(Data listing)
[start]

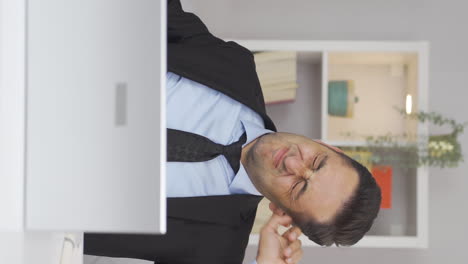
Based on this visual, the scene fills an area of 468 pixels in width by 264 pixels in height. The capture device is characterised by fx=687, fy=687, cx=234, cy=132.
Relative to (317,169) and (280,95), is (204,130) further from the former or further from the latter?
(280,95)

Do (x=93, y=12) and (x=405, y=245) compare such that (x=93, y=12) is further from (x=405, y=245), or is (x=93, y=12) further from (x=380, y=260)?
(x=380, y=260)

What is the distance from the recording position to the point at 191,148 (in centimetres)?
169

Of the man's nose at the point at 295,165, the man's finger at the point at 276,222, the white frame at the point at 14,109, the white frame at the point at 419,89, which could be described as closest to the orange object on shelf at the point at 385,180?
the white frame at the point at 419,89

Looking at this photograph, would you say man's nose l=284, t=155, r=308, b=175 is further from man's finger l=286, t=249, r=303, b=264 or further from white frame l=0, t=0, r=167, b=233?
white frame l=0, t=0, r=167, b=233

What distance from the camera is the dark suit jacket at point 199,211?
180cm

[end]

-- Exercise instructions --
Copy each of the rows above word for word, omitting the pictures.

-- Written answer --
Based on this visual, the scene fills an area of 468 pixels in width by 264 pixels in height. The capture device is characterised by fx=687, fy=687, cx=234, cy=132.
Relative to (317,169) and (280,95), is (204,130) further from the former or further from the latter?
(280,95)

Do (x=93, y=12) and (x=405, y=245) compare such that (x=93, y=12) is further from (x=405, y=245), or is (x=93, y=12) further from (x=380, y=260)?
(x=380, y=260)

What is the distance from the recording position to the point at 191,148 (in centimetres)?
169

Of the man's nose at the point at 295,165, the man's finger at the point at 276,222, the white frame at the point at 14,109, the white frame at the point at 419,89, which could be described as closest to the orange object on shelf at the point at 385,180?
the white frame at the point at 419,89

Looking at this photograph, would you say man's nose l=284, t=155, r=308, b=175 is further from man's finger l=286, t=249, r=303, b=264 or further from white frame l=0, t=0, r=167, b=233?
white frame l=0, t=0, r=167, b=233

What distance from the camera is the dark suit jacket at point 199,211?
180cm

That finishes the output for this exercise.